I only wish all the games in the collection allowed Savestates. Sonic CD, Sonic R, and Sonic the Fighters all utilize completely separate save-game functions; which can make saving your data between the three games a chore. For example, Sonic CD auto-saves and auto-loads your data every time you start up. Sonic the Fighters auto-loads your data when you start up, and will ask you if you want to save before you quit (as well as giving you the option to save your data manually from the options menu). For Sonic R, however, you must both manually load and manually save your game data; making it easy to forget to save if you've unlocked a secret character. In addition to separate save data for each game, Sonic Gems Collection also features one universal save file that tracks how many times you've played certain games, how long you've been playing, whether or not you've beaten the games or not, and more.

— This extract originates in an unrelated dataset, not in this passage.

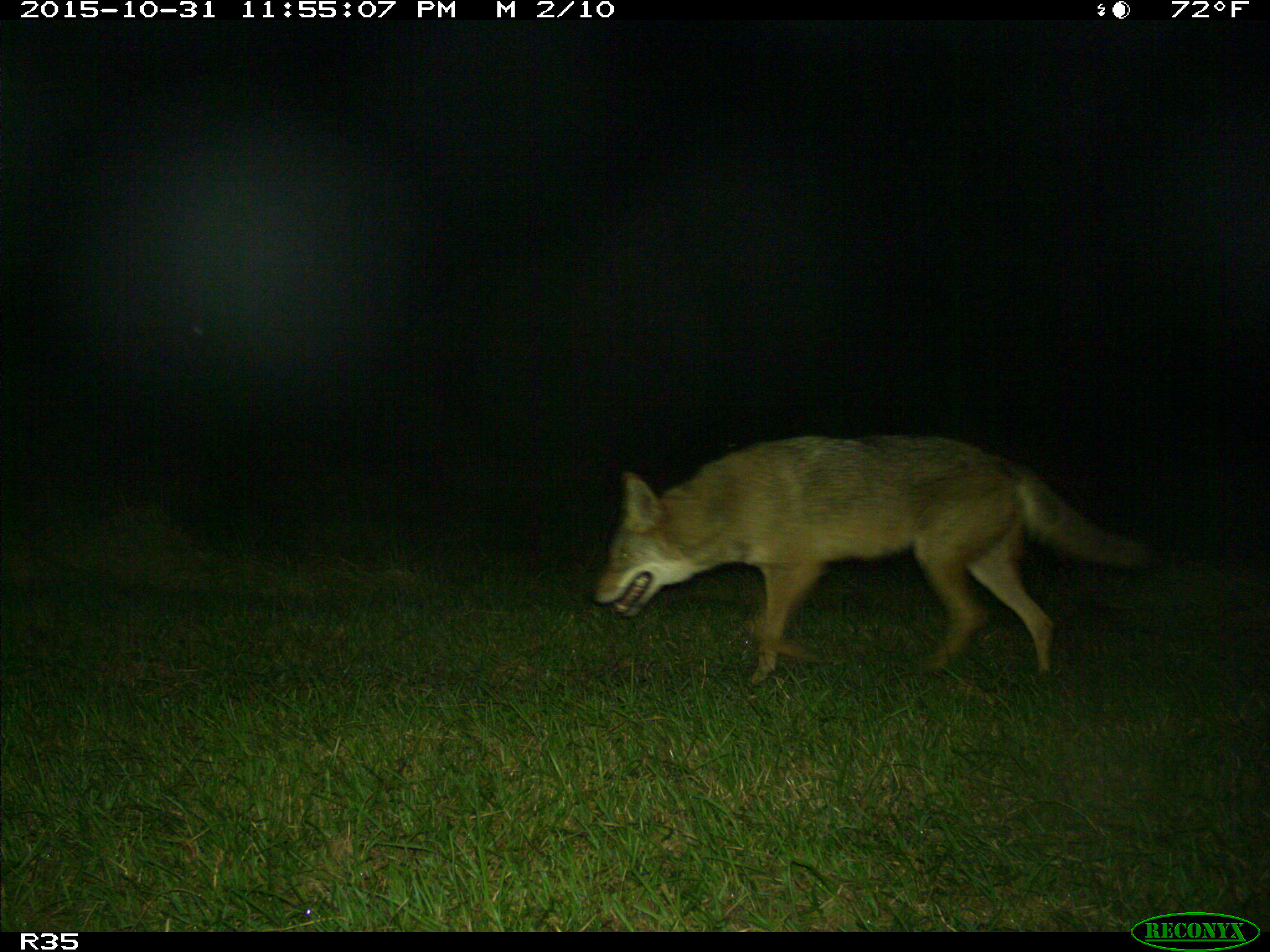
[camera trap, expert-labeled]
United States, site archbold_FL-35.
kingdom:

All of this goes toward unlockables - the vast majority of which are simply pictures for the art gallery. Every now and then you'll unlock something with a little more meat - like an exclusive song remix, but these secrets are few and far between due to some of the more ludicrous requirements for unlocking the better content; like forcing you to play the game once a day for a week, or having a total play time over 150 hours. Even as dedicated of a Sonic fan as I am, I think these requirements are a little bit much for piddly little secrets as these. What's even worse, is that some of these secrets - specifically, the "game demos", reveal some of the lies Sega has fed us regarding these Sonic classics collections.

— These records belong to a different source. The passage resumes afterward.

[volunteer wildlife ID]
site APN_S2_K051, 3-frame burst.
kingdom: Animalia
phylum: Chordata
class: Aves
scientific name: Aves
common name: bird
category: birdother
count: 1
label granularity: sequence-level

When questioned why Sonic CD was not present on Sonic Mega Collection, nor Sonic Mega Collection Plus, Sega's official response was simply there wasn't enough space on the disc. Included on Sonic Gems Collection are a set of "demos" of Sonic Mega Collection's games. These demos generally put you in the final stage of their respective games, presenting you with the task of beating the game before the clock runs out. The real problem comes from the fact that these "demos" are infact the full versions of each of their respective games. If you beat the games fast enough (or happen to get a game over), you are allowed to play the game from the start again. Furthermore, if you have an Action Replay or a Gameshark, you can, infact, remove the countdown timer, giving you unlimited play on each of the 11 "demos". This effectively doubles the number of games contained in Sonic Gems Collection, giving you nearly every game from Sonic Mega Collection Plus as an added bonus, and proving once and for all, that there really was enough room for Sonic CD, and then some.

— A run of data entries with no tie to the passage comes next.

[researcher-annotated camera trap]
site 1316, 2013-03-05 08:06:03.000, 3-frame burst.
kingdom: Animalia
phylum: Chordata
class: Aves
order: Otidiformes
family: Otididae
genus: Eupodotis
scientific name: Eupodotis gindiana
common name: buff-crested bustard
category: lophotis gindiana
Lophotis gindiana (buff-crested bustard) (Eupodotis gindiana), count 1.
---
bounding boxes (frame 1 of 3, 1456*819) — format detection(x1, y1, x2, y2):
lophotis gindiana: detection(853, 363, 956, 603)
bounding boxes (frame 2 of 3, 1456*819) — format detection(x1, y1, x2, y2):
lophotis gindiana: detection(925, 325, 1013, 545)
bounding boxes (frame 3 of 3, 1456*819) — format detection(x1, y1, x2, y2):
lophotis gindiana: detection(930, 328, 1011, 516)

Overall? Sonic Gems Collection isn't what I quite expected. The game I was most excited in having turned out to be of a lower standard than it should have been. The rest of the games don't do very much to sell the collection, and the unlockables are pretty much a joke. This collection could have, and should have, been so much better - I mean, whatever happened to Knuckles Chaotix? Or the Sonic Arcade game with the trackball? Are we going to have to wait for Sonic Gems Collection Plus, Sega? Because as it stands, Gems has already worn out it's welcome.